Даниэла держала себя так, словно отца и близко не было. Заглянула Павлу в лицо, вызывающе рассмеялась и плавно, словно бы, обняв за талию, ее вела чья-то рука, пошла к Тополинам.
Павлу как-то сразу стало легко на душе. Вот ты и стряхнул с себя прежнее, подумал он. И помогла тебе тут Даниэла. Видно, ты еще кой-чего стоишь. И на праздничный лад настроила тебя эта цыганочка…
Они с отцом повернули обратно.
В ложбине между Гирьячем и Малиновой уже сгущались сумерки, а западные склоны холмов все еще сияли в лучах заходящего солнца. На небе показался молодой месяц, он был совсем тоненький, окутанный дымкой. Все запахи словно бы сгустились и отяжелели. В прозрачном воздухе далеко разносился стук топоров. Каждый год в канун престольного праздника на деревенской площади устанавливали карусель с подвесными сиденьями и тир.
Им повстречался Гудак, он шел с бутылью на виноградник.
— Послушай, — сказал он отцу, оглядев с головы до пят Павла. — Петричко с Канадцем застукали под Солисками Резеша. Он свою скотину там пас.
— Кого застукали?! Резеша?
— Его, — подтвердил Гудак. — Они нас ни во что не ставят. — В голосе его звучала обида.
— Подумать только — Резеш тоже! Чему же теперь удивляться?.. — сказал отец.
Резеш стоял в густом сумраке хлева, опершись о желоб. Тепло, исходившее от животных, его успокаивало, но он с печалью смотрел на своих коров. Все пять лежали на соломе и спокойно жевали. Чуть поодаль тихо пофыркивали и переминались с ноги на ногу две лошади и жеребенок.

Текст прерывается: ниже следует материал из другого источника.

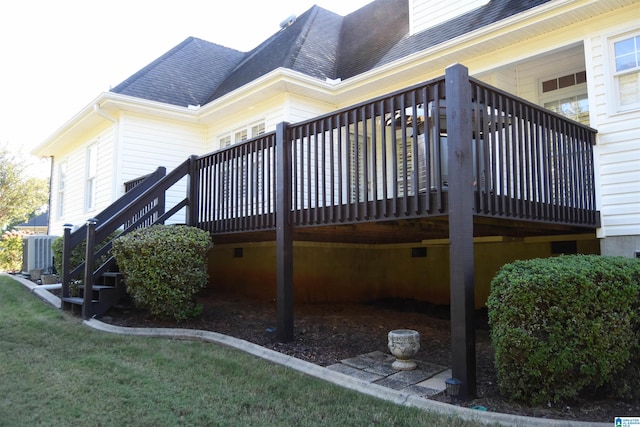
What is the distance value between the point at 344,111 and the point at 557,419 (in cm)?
344

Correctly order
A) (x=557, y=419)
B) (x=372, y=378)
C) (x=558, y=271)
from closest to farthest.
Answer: (x=557, y=419) < (x=558, y=271) < (x=372, y=378)

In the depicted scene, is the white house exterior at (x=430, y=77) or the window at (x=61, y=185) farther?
the window at (x=61, y=185)

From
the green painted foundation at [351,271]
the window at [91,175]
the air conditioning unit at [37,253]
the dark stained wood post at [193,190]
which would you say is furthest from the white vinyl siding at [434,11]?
the air conditioning unit at [37,253]

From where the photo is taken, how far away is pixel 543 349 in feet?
10.7

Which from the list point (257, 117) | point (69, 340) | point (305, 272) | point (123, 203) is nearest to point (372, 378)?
point (69, 340)

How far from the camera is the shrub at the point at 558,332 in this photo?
3.30 metres

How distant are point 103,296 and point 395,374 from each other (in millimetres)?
4196

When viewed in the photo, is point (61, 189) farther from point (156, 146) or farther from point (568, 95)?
point (568, 95)

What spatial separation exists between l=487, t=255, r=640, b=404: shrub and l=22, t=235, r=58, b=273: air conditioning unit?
11.6 metres

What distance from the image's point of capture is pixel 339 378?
3.96 metres

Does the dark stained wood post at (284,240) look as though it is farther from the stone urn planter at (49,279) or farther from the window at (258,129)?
the stone urn planter at (49,279)

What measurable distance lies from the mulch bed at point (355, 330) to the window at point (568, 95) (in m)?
3.84

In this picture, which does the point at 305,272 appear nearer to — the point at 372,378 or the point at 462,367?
the point at 372,378

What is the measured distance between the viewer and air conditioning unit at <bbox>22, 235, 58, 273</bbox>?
11.6 metres
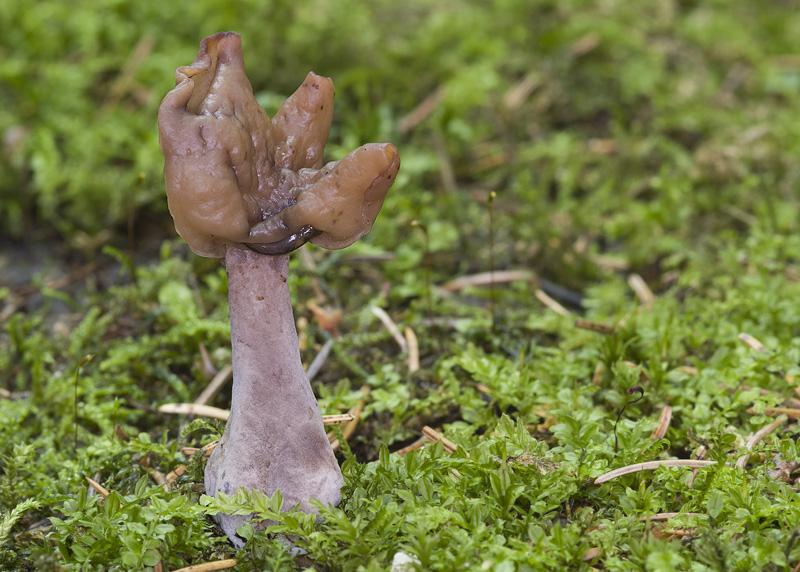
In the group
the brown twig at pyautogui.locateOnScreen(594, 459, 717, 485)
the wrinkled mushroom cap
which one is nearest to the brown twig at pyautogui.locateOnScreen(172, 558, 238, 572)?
the wrinkled mushroom cap

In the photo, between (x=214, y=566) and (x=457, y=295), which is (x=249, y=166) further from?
(x=457, y=295)

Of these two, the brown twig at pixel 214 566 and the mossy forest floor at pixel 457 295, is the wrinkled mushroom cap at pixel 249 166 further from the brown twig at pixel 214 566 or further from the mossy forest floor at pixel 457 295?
the brown twig at pixel 214 566

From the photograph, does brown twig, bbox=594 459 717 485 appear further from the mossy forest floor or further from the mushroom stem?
the mushroom stem

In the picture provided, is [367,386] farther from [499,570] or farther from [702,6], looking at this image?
[702,6]

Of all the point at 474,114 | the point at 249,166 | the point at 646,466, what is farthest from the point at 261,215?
the point at 474,114

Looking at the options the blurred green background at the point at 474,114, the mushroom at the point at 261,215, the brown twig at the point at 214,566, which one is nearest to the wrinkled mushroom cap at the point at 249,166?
the mushroom at the point at 261,215

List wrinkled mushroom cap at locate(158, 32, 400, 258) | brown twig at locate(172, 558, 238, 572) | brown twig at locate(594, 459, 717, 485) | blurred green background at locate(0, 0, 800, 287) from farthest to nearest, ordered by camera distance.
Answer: blurred green background at locate(0, 0, 800, 287)
brown twig at locate(594, 459, 717, 485)
brown twig at locate(172, 558, 238, 572)
wrinkled mushroom cap at locate(158, 32, 400, 258)

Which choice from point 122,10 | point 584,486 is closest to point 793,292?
point 584,486
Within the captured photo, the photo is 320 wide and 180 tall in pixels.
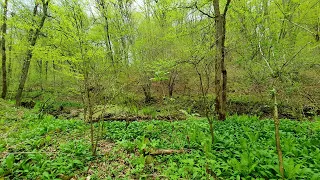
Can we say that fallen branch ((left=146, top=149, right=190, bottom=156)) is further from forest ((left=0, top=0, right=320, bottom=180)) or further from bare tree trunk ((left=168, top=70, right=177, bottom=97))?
bare tree trunk ((left=168, top=70, right=177, bottom=97))

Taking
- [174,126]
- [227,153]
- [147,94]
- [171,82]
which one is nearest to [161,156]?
[227,153]

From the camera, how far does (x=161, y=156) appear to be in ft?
12.7

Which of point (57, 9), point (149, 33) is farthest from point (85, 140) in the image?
point (149, 33)

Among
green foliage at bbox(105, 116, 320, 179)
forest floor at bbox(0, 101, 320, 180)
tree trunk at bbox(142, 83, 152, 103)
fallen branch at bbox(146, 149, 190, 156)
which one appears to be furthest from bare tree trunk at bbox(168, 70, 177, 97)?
fallen branch at bbox(146, 149, 190, 156)

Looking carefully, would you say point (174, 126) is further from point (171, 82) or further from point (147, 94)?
point (171, 82)

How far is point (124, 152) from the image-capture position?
13.4 feet

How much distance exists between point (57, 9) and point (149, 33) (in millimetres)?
6610

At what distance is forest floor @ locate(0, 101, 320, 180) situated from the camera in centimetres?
313

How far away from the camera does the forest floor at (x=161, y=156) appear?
313cm

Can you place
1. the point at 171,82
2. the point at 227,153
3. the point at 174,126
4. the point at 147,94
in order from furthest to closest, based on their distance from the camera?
the point at 171,82 < the point at 147,94 < the point at 174,126 < the point at 227,153

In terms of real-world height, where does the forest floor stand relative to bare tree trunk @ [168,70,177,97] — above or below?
below

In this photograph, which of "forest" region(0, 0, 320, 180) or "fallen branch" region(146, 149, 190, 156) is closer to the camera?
"forest" region(0, 0, 320, 180)

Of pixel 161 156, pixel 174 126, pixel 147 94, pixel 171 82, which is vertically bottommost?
pixel 161 156

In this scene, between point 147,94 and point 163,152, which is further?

— Ну, лакомка-пеструха, что ты на это скажешь? — заговорил он, похлопывая корову, повернувшую к нему свою влажную морду. — Ну и умная же ты, стерва! Недаром я назвал тебя Графиней!.. — продолжал он ласково. — Да только есть тебе приходится теперь всякую дрянь, что нам оставили. А под Солисками сейчас такая чудесная трава. Будут теперь меня таскать да трепать за то, что дал я тебе отведать молодой зеленой травки на том лугу, где вы паслись каждый год и где теперь пастись нельзя — он уже стал не ваш. Что ты на это скажешь?
Корова, которая спокойно жевала и терпеливо поглядывала на хозяина круглыми глазами, вдруг взмахнула хвостом.
Резеш вздохнул и поплелся к лошадям. Набрав в горсть овса, он медленно, просеивая между пальцами, сыпал его перед их мордами; Дунца низко наклоняла голову, чтобы подобрать падавшие на дно желоба зерна.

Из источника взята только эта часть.